Oscars 2012: Best Picture

Perhaps the most unexciting category at the Oscars this year is Best Picture. Only two films were even in the conversation to begin with, and the momentum turned toward squarely toward just one of them in January.

Now for the diatribe. Maybe it was just the poor selection of Oscar-caliber films, but the new Best Picture voting system allowing for 5-10 films is a joke. A few of these films had no business being nominated.

Best Motion Picture of the Year

Prediction: “The Artist”

 

More and more in recent years, Best Picture has been linked to Best Director. Only twice in the last 10 years has one film not taken both awards (Ang Lee for “Brokeback Mountain” when “Crash” won Best Picture,  Roman Polanski for “The Pianist” when “Chicago” won Best Picture). And even in those two instances, the four losers were all at least nominated.

With that logic in mind, I should really be giving a zero percent chance of winning to The Help, War Horse, Moneyball and Extremely Loud and Incredibly Close, but they will have small bands of voters who loved them and would have otherwise nominated their directors.

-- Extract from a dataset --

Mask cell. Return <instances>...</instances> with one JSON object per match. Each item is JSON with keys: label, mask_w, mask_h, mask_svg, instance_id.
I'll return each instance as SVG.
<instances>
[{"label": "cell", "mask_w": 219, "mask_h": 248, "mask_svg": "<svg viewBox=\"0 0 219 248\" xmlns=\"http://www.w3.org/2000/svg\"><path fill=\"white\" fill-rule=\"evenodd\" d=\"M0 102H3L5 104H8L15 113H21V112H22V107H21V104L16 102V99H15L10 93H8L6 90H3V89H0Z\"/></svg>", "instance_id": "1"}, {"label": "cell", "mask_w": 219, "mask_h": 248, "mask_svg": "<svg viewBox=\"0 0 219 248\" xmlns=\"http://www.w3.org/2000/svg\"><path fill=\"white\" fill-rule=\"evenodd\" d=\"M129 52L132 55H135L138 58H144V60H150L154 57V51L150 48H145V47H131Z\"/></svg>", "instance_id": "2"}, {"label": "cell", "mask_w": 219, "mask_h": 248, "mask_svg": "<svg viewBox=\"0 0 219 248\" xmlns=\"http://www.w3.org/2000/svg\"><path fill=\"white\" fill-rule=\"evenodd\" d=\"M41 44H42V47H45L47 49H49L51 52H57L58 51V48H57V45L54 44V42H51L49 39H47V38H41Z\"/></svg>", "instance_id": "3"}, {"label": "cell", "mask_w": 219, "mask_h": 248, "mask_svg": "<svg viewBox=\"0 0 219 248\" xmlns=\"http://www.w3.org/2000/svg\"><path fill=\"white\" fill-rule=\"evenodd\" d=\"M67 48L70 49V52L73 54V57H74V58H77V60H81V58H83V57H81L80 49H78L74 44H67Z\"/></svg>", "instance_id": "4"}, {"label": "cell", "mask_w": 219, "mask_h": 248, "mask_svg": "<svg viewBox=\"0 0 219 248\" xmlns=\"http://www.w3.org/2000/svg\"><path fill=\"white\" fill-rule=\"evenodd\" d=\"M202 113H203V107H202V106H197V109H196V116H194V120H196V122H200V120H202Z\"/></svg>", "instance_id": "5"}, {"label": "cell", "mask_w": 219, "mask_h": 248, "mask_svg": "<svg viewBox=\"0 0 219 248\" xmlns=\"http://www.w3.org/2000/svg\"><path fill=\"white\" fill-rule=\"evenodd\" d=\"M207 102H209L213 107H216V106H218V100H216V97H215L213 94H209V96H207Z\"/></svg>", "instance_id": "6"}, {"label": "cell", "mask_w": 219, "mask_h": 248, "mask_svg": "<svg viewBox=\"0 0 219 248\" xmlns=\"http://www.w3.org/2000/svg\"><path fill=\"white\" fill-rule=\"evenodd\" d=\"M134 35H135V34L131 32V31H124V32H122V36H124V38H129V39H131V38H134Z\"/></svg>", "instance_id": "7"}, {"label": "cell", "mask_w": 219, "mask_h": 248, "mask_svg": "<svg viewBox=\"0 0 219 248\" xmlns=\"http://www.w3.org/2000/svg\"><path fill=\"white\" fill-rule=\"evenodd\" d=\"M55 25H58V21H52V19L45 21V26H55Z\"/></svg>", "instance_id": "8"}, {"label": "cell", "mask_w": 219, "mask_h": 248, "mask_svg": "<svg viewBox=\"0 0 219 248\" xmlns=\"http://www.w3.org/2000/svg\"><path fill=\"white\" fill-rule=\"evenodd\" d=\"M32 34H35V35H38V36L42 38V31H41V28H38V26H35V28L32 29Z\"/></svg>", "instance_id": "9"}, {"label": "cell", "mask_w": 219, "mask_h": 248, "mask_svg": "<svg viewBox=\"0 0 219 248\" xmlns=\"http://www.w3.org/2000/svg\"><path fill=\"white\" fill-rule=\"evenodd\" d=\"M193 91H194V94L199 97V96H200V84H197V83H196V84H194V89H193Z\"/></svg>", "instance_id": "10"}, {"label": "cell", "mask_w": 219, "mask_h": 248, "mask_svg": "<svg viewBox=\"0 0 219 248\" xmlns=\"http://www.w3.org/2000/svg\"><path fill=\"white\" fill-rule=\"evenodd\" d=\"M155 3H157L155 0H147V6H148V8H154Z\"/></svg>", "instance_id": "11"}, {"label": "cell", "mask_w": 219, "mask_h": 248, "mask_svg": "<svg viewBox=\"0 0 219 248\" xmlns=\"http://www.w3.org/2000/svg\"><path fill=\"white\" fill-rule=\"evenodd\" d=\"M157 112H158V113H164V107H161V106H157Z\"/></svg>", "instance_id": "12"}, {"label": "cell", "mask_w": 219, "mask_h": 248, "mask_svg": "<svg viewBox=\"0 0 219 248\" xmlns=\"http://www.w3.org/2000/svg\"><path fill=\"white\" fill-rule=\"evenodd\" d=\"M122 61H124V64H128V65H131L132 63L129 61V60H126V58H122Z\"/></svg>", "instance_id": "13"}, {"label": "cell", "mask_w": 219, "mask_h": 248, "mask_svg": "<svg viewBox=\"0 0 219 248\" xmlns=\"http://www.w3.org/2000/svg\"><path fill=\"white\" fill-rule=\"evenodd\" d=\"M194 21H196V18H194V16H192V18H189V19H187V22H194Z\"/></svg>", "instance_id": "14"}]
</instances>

You have to especially knock down “Extremely Loud” and “War Horse,” as neither film received even a screenplay nod. I haven’t done all the research, but you’d struggle to find a Best Picture winner who didn’t have a nomination for Best Director of Best Screenplay. True, you could say the same for “The Help,” but Tate Taylor’s film looks to be walking away with two acting awards this year. “Moneyball” has an adapted screenplay nod, but despite it’s solid number of nominations looks to get completely shut out this year.

Of the remaining five contenders, The Tree of Life is the only film to not have a screenplay nomination. The film makes up for it by appealing to the artsy-fartsy voters who love rambling esoteric cinema art, but it would be the biggest surprise on the list to win Best Picture, unless it were to randomly steal Best Director.

I put Midnight and Paris and The Descendants on even ground, though the films couldn’t be further apart from each other in terms of subject matter and tone. Both films lack technical nominations, but are the favorites to with the screenplay awards. If “The Artist” should win Best Original Screenplay, however, you can turn off your TV because it’s a sweep.

Hugo has the most nominations thanks to its technical prowess. That said, it could win many of those awards and get stonewalled in the major categories. In addition to technical achievements, it would need a Best Director win to have a shot at the top prize. It has the second easiest path next to your front-runner.

The Artist is one of the most foregone conclusions in recent Oscar memory, at least since “Slumdog Millionaire.” It’s a crowd-pleaser, sometimes dramatic and serves as homage to classic Hollywood. What old white Academy voter wouldn’t be charmed?

You won’t hear about “The Artist” much in the technical categories in my estimation, but if you do, then it’s even more of a landslide victory than we imagined. I suspect it will take four Oscars. Best Picture, Best Director, Best Actor and Best Score. It could steal a fifth for Best Original Screenplay, but it could just as easily fall short in Best Actor.